Financings
Cannibble arranges $250,000 (U.S.) note financing

PLCN · Price
Executive Summary
- Cannibble Food‑Tech Ltd. announced a non‑brokered private placement of up to US$250,000 (CAD $350,875) aggregate principal amount of convertible notes together with common share purchase warrants.
- The notes bear 15% annual interest, mature in 12 months, and are convertible at US $0.01 per share; warrants are exercisable at US $0.05 per share for five years.
- Proceeds will be used to settle outstanding supplier debts and fund working capital, with no broker commissions or related‑party fees expected.
Key Details
- Offering Size: Up to US $250,000 (CAD $350,875) principal amount of convertible notes.

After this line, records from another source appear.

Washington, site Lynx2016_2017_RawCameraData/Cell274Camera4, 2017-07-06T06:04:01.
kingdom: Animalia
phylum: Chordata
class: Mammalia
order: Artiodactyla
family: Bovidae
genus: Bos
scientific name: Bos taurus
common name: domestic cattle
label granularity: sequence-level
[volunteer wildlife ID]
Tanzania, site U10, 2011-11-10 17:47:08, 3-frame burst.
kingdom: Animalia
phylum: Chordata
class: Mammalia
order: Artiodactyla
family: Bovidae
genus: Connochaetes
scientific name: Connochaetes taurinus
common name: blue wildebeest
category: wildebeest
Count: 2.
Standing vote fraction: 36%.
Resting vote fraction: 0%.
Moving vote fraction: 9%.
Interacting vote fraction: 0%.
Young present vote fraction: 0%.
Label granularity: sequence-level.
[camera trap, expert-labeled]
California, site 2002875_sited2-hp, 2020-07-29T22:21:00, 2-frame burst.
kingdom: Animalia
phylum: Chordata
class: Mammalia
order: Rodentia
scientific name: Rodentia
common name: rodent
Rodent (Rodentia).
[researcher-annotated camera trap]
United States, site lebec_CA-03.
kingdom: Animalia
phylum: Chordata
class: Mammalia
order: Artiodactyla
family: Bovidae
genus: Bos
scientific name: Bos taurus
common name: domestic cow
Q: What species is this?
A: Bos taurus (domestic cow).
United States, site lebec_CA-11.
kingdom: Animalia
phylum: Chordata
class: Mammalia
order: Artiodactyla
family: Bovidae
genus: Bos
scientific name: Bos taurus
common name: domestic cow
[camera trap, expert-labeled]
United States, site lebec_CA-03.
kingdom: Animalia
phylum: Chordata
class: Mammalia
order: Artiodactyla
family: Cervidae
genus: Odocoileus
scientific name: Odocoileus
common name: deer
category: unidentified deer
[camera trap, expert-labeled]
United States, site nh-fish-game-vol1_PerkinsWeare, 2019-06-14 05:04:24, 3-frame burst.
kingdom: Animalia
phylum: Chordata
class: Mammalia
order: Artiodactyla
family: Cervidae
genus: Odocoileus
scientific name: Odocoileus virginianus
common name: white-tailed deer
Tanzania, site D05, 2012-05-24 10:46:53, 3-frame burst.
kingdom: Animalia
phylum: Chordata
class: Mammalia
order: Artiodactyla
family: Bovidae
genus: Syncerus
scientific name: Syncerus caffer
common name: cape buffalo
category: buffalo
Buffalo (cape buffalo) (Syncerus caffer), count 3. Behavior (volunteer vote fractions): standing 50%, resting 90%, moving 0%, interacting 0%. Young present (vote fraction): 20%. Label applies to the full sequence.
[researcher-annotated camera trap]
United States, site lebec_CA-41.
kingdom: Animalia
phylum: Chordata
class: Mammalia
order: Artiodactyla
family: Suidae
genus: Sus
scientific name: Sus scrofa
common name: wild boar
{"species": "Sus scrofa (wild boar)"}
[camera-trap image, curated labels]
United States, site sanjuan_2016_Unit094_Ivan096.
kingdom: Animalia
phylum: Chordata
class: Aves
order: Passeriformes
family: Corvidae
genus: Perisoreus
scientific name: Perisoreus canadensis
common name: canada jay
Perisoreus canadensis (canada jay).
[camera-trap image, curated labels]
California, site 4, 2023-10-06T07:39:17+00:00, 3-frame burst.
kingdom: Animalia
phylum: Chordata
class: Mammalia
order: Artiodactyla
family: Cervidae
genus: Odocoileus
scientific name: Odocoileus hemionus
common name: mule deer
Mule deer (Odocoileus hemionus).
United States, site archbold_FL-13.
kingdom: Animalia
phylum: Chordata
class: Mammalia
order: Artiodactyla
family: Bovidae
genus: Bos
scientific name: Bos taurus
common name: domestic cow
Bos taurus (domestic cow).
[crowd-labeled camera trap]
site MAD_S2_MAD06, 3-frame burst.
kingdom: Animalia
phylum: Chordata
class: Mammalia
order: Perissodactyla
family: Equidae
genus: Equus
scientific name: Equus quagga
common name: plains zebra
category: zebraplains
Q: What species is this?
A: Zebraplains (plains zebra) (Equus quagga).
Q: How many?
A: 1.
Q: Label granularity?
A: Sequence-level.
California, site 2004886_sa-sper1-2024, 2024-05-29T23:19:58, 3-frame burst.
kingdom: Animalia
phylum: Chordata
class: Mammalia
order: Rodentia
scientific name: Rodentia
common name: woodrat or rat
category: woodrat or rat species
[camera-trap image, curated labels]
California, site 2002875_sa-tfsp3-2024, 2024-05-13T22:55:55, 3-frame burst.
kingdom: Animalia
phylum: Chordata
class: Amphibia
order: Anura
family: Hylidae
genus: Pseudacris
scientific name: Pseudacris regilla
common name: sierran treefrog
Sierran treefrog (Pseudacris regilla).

- Unit Structure: Each unit consists of a US $1,000 (CAD $1,403.50) convertible note plus warrants equal to 50% of the note’s principal amount.
- Interest Rate: 15% per annum on the convertible notes.
- Maturity: 12 months from issuance date.
- Conversion Price: US $0.01 per common share.
- Warrant Exercise Price: US $0.05 per common share; exercisable for five years from issuance.
- Optional Forced Conversion / Buy‑back: If the market price exceeds US $0.25 per share before maturity, Cannibble may (i) force conversion of outstanding notes or (ii) repurchase the notes (principal + accrued interest) at twice the then‑outstanding amount.
- Ownership Cap: No issuance that would cause any holder (or concert parties) to own >9.99% of outstanding common shares after conversion/exercise.
- Use of Proceeds: Settlement of outstanding supplier debts and general working capital.
- Fees: No commissions, broker fees, or related‑party transactions anticipated.
- Statutory Hold Period: All securities issued are subject to a four‑month‑and‑one‑day hold period under applicable securities laws.